= 1958 New Caledonian legislative election =

Legislative elections were held in New Caledonia on 7 December 1958. The result was a victory for the Caledonian Union, which won 18 of the 30 seats.

==Background==
The 1957 elections, the first held under universal suffrage, had been won by the left-wing Caledonian Union, which subsequently formed a government led by Maurice Lenormand.

On 18 June 1958 a protest march was led by right-wing opposition CNRS leader Georges Chatenay, who claimed elections held under universal suffrage were unfair and the new government was placing a financial burden on property owners. Over the next three days, armed members of the CNRS set up roadblocks and detained Assembly members. Supporters of Lenormand attempted to hold a demonstration in Nouméa on 21 June, but were banned from doing so by Governor Aimé Grimald.

Lenormand and his cabinet were subsequently dismissed by Grimald, who took on executive powers.

==Electoral system==
The 30 members of the Territorial Assembly were elected by open list proportional representation, the same electoral system as used in the 1957 elections.

==Results==
Voter turnout was around 73%, up 10 percentage points on the previous elections.

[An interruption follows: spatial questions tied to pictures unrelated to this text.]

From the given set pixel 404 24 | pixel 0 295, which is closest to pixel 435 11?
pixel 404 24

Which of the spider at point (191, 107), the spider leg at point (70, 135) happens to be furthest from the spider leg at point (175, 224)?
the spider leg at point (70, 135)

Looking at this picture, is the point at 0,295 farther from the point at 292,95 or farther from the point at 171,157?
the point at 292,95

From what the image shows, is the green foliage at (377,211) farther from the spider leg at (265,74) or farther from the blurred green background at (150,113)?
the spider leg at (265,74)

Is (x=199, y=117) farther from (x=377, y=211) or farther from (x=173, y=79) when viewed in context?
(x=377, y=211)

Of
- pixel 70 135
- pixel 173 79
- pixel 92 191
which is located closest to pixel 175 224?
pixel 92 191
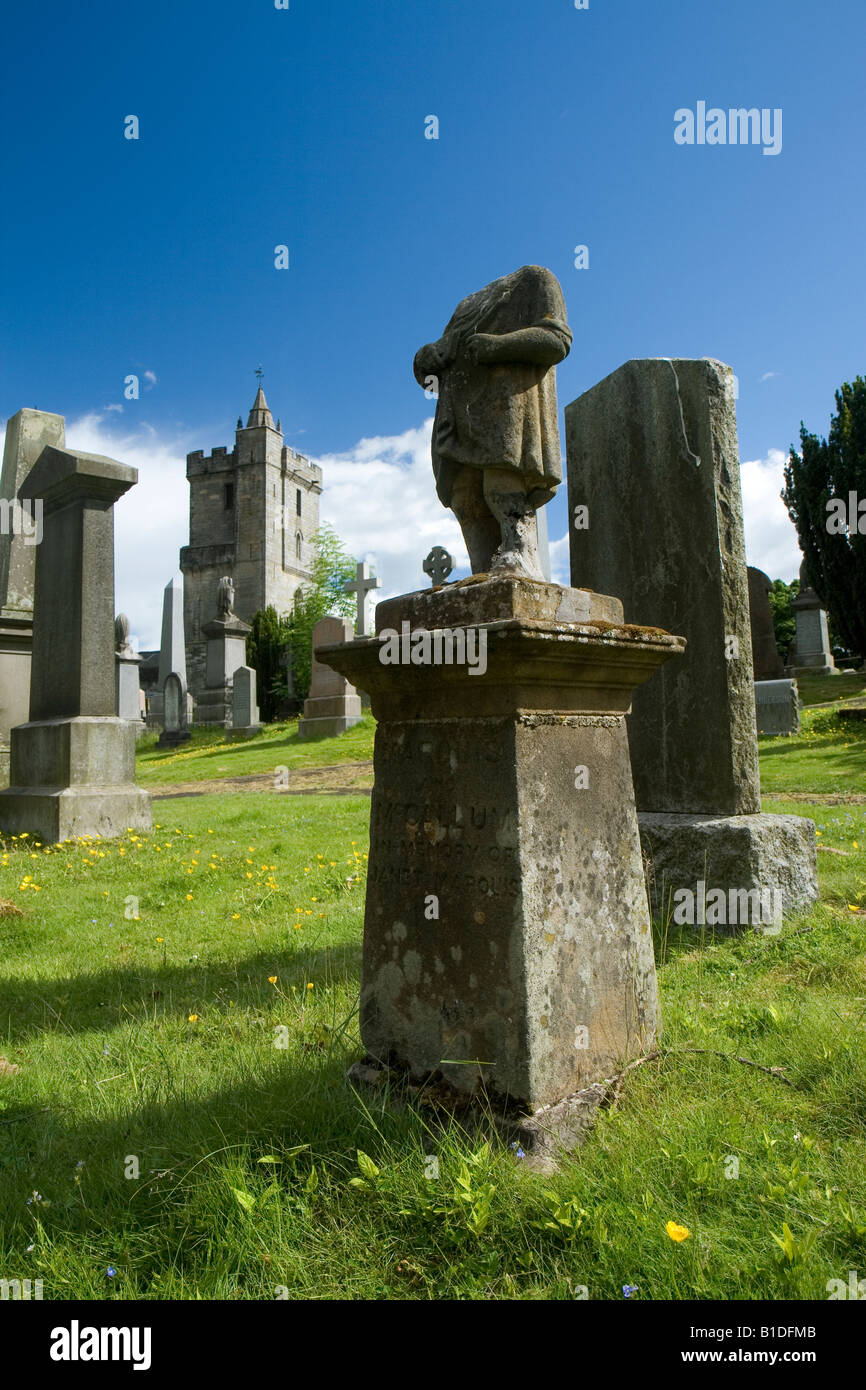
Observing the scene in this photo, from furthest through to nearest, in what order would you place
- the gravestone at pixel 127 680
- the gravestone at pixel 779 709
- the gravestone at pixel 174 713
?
the gravestone at pixel 174 713, the gravestone at pixel 127 680, the gravestone at pixel 779 709

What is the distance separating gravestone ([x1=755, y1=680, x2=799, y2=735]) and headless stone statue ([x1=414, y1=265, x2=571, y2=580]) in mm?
11896

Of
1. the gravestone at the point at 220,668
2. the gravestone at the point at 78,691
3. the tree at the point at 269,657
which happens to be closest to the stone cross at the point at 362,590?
the gravestone at the point at 220,668

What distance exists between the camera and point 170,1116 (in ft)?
7.98

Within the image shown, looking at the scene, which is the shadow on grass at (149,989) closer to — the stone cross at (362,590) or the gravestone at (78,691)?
the gravestone at (78,691)

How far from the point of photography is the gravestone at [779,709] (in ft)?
46.6

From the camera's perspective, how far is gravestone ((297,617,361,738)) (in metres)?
20.0

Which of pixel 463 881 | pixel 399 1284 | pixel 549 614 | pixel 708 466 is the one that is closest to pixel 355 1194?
pixel 399 1284

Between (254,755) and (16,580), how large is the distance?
9.89 m

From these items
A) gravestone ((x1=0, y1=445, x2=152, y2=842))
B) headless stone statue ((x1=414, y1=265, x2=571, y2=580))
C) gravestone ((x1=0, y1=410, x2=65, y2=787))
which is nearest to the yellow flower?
headless stone statue ((x1=414, y1=265, x2=571, y2=580))

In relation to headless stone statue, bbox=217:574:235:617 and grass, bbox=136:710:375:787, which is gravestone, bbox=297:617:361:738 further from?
headless stone statue, bbox=217:574:235:617

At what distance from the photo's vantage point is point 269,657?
40.9 meters

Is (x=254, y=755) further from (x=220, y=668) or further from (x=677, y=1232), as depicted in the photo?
(x=677, y=1232)

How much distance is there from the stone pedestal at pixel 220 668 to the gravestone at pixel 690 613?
78.1 ft
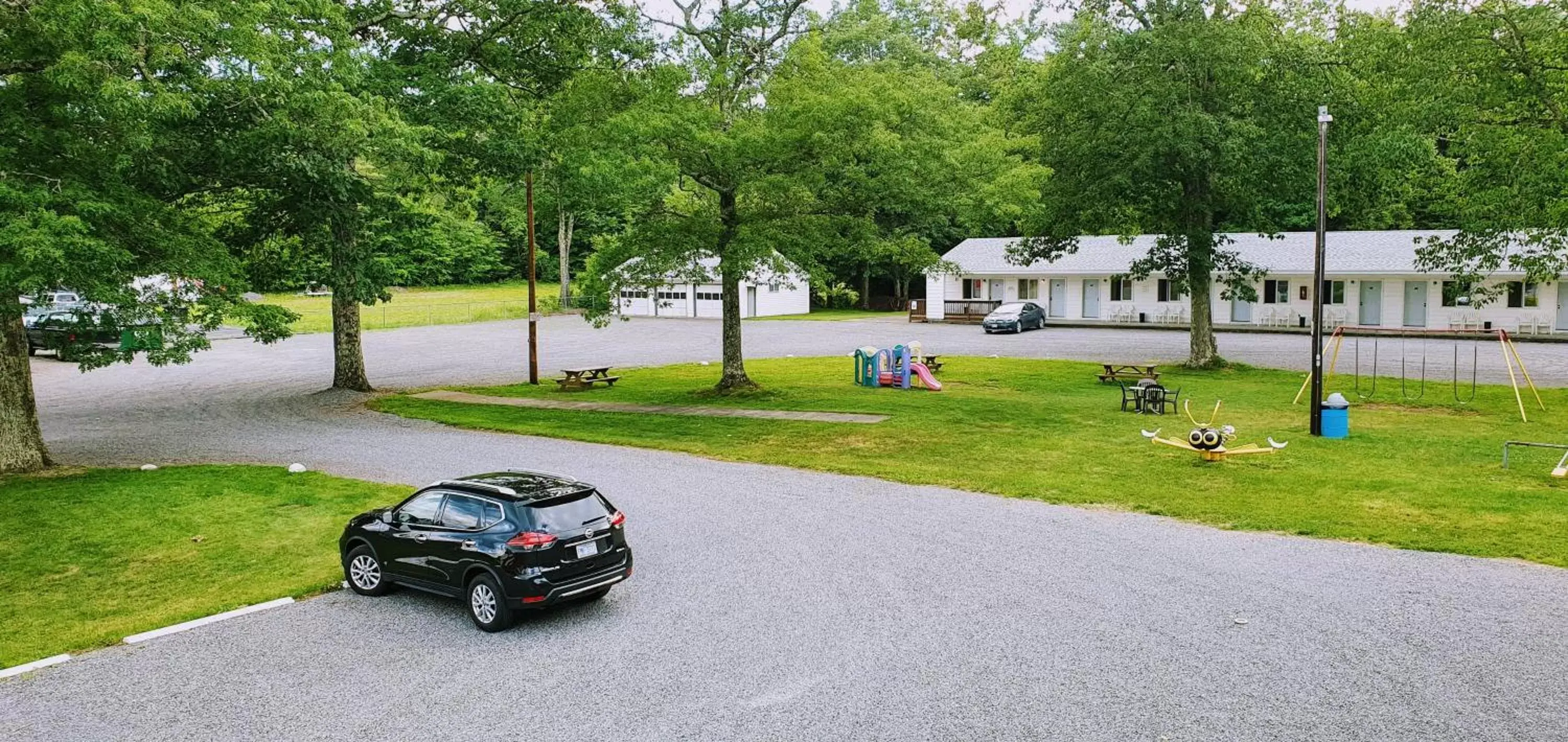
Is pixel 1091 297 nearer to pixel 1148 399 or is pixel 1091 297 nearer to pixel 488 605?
pixel 1148 399

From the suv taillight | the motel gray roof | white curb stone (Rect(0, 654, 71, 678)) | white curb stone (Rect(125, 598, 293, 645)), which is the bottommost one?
white curb stone (Rect(0, 654, 71, 678))

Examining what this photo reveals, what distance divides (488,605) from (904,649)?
4.02 m

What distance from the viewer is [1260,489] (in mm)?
15172

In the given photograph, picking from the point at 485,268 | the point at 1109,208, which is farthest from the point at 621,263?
the point at 485,268

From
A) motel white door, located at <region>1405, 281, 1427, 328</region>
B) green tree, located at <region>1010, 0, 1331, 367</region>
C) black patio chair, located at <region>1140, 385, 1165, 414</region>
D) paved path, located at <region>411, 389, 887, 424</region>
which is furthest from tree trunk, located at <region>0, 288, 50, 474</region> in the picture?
motel white door, located at <region>1405, 281, 1427, 328</region>

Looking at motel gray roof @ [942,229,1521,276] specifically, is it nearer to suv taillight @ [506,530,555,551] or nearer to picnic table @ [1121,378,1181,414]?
picnic table @ [1121,378,1181,414]

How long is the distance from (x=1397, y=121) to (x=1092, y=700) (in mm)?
23167

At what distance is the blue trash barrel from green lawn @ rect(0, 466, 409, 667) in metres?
16.9

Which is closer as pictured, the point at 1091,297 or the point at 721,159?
the point at 721,159

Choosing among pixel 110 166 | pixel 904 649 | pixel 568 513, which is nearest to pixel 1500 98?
pixel 904 649

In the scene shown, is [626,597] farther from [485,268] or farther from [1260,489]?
[485,268]

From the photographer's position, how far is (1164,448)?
1862cm

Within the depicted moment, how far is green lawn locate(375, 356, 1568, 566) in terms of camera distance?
13.4 m

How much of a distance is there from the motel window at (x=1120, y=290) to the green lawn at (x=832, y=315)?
15810mm
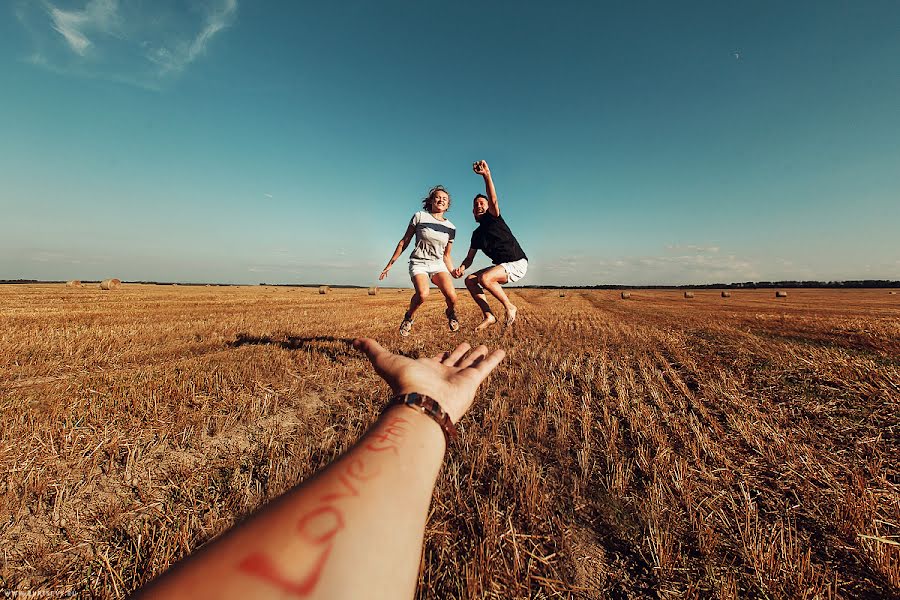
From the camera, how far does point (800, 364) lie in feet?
15.1

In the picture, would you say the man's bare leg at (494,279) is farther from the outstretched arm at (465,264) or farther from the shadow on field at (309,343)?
the shadow on field at (309,343)

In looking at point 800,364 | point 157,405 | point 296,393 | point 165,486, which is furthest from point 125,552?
point 800,364

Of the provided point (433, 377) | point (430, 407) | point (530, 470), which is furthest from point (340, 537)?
point (530, 470)

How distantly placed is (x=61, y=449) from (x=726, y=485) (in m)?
4.29

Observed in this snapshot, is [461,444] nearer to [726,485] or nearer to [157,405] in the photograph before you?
[726,485]

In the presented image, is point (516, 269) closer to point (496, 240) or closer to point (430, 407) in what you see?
point (496, 240)

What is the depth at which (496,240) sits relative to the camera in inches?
233

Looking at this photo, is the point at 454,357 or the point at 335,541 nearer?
the point at 335,541

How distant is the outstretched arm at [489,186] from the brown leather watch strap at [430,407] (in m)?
4.15

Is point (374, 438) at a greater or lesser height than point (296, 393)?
greater

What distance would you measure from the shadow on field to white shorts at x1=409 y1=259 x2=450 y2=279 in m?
1.73

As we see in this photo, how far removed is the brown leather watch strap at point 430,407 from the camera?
1.28m

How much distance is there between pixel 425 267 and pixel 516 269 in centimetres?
163

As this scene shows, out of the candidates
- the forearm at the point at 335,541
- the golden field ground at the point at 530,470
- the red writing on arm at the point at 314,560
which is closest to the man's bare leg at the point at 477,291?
the golden field ground at the point at 530,470
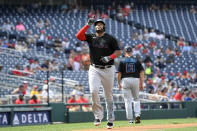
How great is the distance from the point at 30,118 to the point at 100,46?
5241mm

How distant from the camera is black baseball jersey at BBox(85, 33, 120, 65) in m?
10.2

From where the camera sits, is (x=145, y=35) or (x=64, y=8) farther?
(x=64, y=8)

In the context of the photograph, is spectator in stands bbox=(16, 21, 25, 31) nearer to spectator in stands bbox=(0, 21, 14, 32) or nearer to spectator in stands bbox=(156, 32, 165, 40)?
spectator in stands bbox=(0, 21, 14, 32)

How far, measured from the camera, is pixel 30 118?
47.9ft

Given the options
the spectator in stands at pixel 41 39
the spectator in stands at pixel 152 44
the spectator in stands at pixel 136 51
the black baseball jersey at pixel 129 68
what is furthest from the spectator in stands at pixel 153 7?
the black baseball jersey at pixel 129 68

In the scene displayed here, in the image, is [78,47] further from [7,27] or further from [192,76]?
[192,76]

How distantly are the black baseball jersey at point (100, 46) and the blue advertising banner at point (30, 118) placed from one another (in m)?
4.94

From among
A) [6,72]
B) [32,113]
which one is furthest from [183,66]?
[32,113]

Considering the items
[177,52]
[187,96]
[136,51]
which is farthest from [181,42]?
[187,96]

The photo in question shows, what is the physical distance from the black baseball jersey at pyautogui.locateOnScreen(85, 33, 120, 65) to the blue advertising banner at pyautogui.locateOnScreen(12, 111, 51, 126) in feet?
16.2

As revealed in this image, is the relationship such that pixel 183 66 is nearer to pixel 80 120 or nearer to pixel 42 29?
pixel 42 29

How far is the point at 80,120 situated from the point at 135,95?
3.76 m

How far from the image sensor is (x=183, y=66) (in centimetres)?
2623

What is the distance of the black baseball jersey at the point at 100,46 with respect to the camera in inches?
400
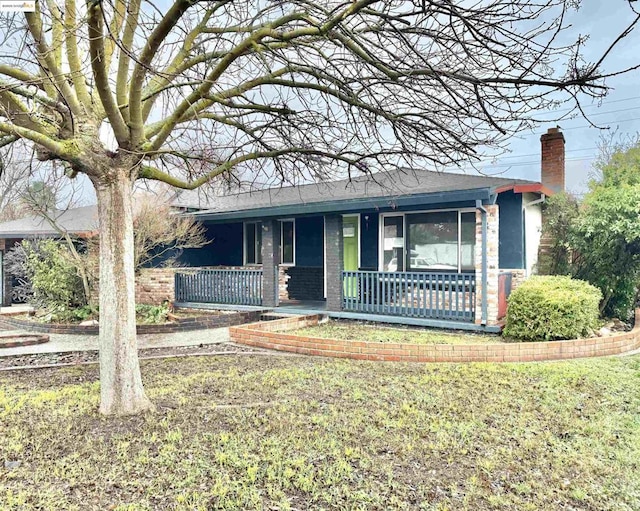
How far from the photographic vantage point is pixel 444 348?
6.91 metres

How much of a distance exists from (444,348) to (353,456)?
3.75 metres

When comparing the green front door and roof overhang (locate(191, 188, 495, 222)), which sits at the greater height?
roof overhang (locate(191, 188, 495, 222))

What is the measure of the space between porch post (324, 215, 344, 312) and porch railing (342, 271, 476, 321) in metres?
0.15

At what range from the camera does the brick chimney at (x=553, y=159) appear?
1195cm

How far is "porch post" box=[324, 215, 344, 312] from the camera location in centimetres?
1028

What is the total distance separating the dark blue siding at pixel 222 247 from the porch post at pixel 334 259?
4533mm

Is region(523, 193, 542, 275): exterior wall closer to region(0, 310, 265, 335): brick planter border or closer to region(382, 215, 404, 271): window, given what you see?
region(382, 215, 404, 271): window

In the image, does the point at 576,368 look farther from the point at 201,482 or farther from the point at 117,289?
the point at 117,289

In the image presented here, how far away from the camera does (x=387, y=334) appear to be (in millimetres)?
8695

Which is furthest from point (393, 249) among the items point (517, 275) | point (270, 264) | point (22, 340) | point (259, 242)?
point (22, 340)

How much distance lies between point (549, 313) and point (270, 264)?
→ 6.53m

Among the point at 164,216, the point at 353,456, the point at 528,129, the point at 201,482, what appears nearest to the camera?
the point at 201,482

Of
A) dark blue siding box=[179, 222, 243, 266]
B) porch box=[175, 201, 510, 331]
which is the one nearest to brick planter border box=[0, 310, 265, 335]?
porch box=[175, 201, 510, 331]

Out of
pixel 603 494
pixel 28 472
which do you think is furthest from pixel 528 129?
pixel 28 472
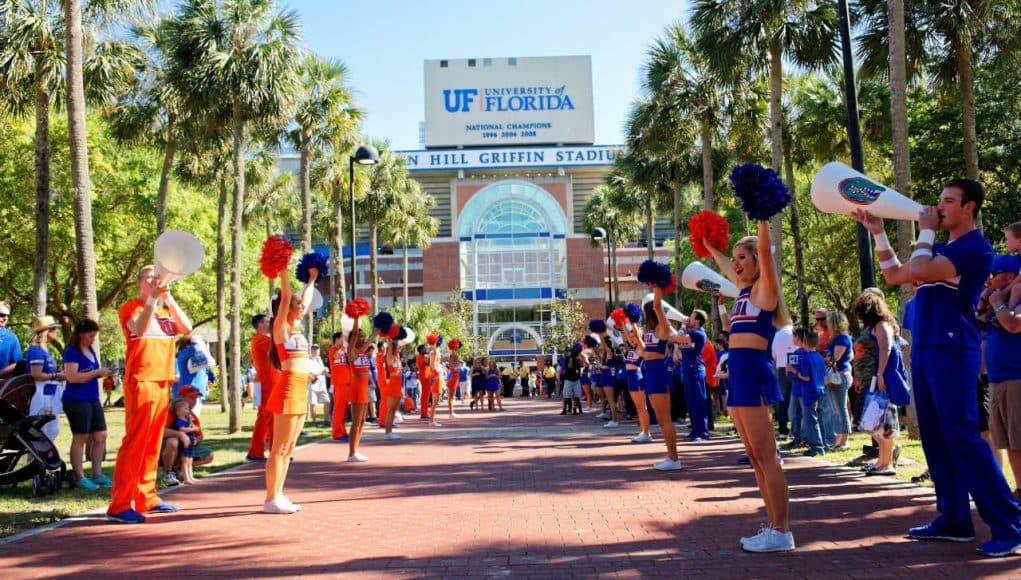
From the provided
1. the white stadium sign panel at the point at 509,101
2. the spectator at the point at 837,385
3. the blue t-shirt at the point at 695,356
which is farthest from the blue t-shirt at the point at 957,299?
the white stadium sign panel at the point at 509,101

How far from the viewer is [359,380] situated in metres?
11.8

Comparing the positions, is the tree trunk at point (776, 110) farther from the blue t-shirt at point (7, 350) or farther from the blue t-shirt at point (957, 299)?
the blue t-shirt at point (7, 350)

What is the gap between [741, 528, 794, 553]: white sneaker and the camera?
536cm

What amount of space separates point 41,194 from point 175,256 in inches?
509

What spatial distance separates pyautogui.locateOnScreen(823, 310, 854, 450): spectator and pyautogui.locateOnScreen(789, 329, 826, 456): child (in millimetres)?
201

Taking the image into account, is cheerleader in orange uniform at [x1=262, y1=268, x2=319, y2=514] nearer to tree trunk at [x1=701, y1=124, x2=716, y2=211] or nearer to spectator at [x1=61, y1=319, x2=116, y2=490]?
spectator at [x1=61, y1=319, x2=116, y2=490]

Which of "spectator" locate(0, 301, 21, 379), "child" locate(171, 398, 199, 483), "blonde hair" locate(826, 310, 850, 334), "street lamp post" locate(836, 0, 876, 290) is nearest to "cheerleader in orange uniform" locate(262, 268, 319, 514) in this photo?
"child" locate(171, 398, 199, 483)

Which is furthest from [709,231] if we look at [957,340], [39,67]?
[39,67]

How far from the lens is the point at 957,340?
5.14 meters

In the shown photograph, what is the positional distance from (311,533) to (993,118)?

| Party |  | Seats | +/– |
|  | Caledonian Union | 18 | 0 |
|  | Caledonian Rally | 11 | New |
|  | Republican Union | 1 | New |
| Total |  | 30 | 0 |
Source: Le Borgne

===Elected members===

| Constituency | Member | Party | Notes |
| East (7 seats) | Antoine Griscelli | Caledonian Union | Re-elected |
| Thomas Hagen | Caledonian Rally | Re-elected |
| René Leroy | Caledonian Union | Elected |
| Kiolet Néa Galet | Caledonian Union | Re-elected |
| Émile Wénou Néchero | Caledonian Union | Re-elected |
| Toutou Tiapi Pimbé | Caledonian Union | Elected |
| Augustin Dalap Touyada | Caledonian Union | Elected |
| Islands (5 seats) | Pierre Issamatro | Caledonian Union | Elected |
| Paul Katrei | Caledonian Union | Re-elected |
| Michel Kauma | Caledonian Union | Re-elected |
| Henri Naisseline | Caledonian Rally | Re-elected |
| Dick Ukeiwé | Caledonian Union | Re-elected |
| South (10 seats) | Bernard Brou | Caledonian Rally | Re-elected |
| Edmond Caillard | Caledonian Rally | Re-elected |
| Georges Chatenay | Caledonian Rally | Re-elected |
| Henri Lafleur | Caledonian Rally | Re-elected |
| Jean Le Borgne | Caledonian Union | Re-elected |
| Gabriel Mussot | Republican Union | Re-elected |
| Armand Ohlen | Caledonian Union | Re-elected |
| Claude Parazols | Caledonian Rally | Elected |
| Rock Pidjot | Caledonian Union | Re-elected |
| Albert Rapadzi | Caledonian Rally | Re-elected |
| West (8 seats) | Lucien Allard | Caledonian Union | Re-elected |
| Marcel Bordes | Caledonian Rally | Re-elected |
| Louis Goyetche | Caledonian Rally | Elected |
| René Hénin | Caledonian Rally | Re-elected |
| Maurice Lenormand | Caledonian Union | Re-elected |
| Georges Nagle | Caledonian Union | Elected |
| Gabriel Païta | Caledonian Union | Re-elected |
| Théophile Wakolo Pouyé | Caledonian Union | Re-elected |
Source: Le Borgne

==Aftermath==
Following the elections, Lenormand formed an eight-member government, offering two of the portfolios to the opposition.

After Henri Lafleur was elected to the French Senate in 1959, he was replaced by Roger Pêne. When Rock Pidjot and Jean Le Borgne were appointed as ministers, they were replaced by Évenor de Greslan and Gope-Laguise Iekawé. Dick Ukeiwé resigned from the Congress on 30 May 1961 and was replaced by Wandrerine Wainebengo who was next on the party's list.

Following the death of Toutou Tiapi Pimbé on 3 July 1961, he was replaced by Cidopua.